Un autre aspect à considérer est le comportement des différents germes à l’intérieur de l’œil. Des modèles expérimentaux ont montré que globalement l’évolution et la sévérité de l’endophtalmie à S. aureus ou à E. faecalis par exemple étaient corrélées à leur taux de multiplication intraoculaire (13). Pour ces organismes, l’inflammation maximale est observée peu de temps après qu’ils aient atteint la phase stationnaire de croissance intraoculaire.
En revanche, les yeux infectés par B. cereus présentent une réponse inflammatoire presque immédiate malgré le faible nombre d’organismes aux premiers stades de l’infection, plusieurs heures avant que les organismes en croissance n’atteignent leur nombre maximal .

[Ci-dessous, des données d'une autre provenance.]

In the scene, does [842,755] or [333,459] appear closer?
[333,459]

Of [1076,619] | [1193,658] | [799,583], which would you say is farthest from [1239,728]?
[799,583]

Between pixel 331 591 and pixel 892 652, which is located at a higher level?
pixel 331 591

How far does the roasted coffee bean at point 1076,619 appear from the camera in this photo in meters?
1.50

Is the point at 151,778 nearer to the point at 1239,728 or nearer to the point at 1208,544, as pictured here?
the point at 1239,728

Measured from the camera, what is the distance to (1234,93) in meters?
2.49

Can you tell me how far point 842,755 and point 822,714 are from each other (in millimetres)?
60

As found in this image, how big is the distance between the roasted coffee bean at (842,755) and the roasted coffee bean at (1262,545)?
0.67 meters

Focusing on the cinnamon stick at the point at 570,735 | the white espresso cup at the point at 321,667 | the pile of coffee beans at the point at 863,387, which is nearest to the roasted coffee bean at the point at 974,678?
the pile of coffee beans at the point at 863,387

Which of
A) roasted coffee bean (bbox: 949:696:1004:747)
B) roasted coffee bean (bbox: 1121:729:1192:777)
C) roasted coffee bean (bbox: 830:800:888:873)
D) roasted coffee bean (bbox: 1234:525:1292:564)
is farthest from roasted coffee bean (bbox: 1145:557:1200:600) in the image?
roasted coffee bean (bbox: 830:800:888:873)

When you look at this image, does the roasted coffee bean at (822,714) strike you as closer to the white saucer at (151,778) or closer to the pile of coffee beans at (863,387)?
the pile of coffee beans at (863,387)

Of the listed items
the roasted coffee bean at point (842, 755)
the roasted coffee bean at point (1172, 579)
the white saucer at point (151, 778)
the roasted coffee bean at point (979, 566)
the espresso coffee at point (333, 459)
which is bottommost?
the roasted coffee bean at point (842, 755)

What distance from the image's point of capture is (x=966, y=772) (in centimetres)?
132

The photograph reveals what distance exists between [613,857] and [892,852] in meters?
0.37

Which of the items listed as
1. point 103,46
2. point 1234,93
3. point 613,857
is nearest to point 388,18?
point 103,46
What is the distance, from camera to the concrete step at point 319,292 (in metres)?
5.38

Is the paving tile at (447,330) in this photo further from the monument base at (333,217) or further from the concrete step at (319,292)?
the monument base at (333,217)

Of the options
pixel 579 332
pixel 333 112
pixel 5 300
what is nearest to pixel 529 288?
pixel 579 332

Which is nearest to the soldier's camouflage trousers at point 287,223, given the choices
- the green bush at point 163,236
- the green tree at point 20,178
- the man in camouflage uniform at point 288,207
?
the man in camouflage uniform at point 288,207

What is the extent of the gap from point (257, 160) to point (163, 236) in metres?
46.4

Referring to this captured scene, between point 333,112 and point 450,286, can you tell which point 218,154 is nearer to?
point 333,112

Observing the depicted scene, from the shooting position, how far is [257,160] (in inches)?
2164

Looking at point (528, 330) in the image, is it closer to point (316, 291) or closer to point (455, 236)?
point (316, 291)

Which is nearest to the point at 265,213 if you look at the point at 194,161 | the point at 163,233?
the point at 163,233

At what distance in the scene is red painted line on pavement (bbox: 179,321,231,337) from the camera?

Chronologie et différentes étapes de l’endophtalmie
Le processus infectieux commence par une phase d’incubation, qui peut très bien ne présenter aucun signe clinique ni symptôme, qui dure au moins 16 à 18 heures pendant lesquelles une charge bactérienne majeure prolifère, atteint un point culminant et altère la barrière hémato-aqueuse (1). Il s’ensuit une exsudation de fibrine et une infiltration cellulaire. La phase d’incubation varie selon le délai de multiplication du germe responsable de l’infection (par exemple, jusqu’à 10 minutes pour Staphylocoque aureus et Pseudomonas aeruginosa ; plus de 5 heures pour Propionibacterium acnes) (7), et également selon d’autres facteurs comme la capacité de certaines bactéries à produire des toxines bactériennes comme nous l’avons vu précédemment. Avec les micro-organismes courants comme le staphylocoque epidermidis (ou coagulase négative), trois jours peuvent s’écouler avant que l’infiltration n’atteigne son point culminant. Par la suite, une phase d’accélération et, enfin, une phase de destruction de l’infection se développe. La phase d’accélération suit l’infection primaire du segment postérieur et entraîne l’inflammation de la chambre antérieure et une réaction immunitaire avec les macrophages et les lymphocytes qui s’infiltrent dans la cavité vitréenne pendant 7 jours environ. Dans les 3 jours suivant l’infection intraoculaire, on peut détecter des anticorps spécifiques de l’agent pathogène ; ceux-ci contribuent à éliminer les microbes par opsonisation et phagocytose en 10 jours environ. Les médiateurs inflammatoires, en particulier les cytokines, recrutent davantage de leucocytes, ce qui contribue à la cascade destructrice et entraine des dommages rétiniens et une prolifération vitréorétinienne sévère et irréversible.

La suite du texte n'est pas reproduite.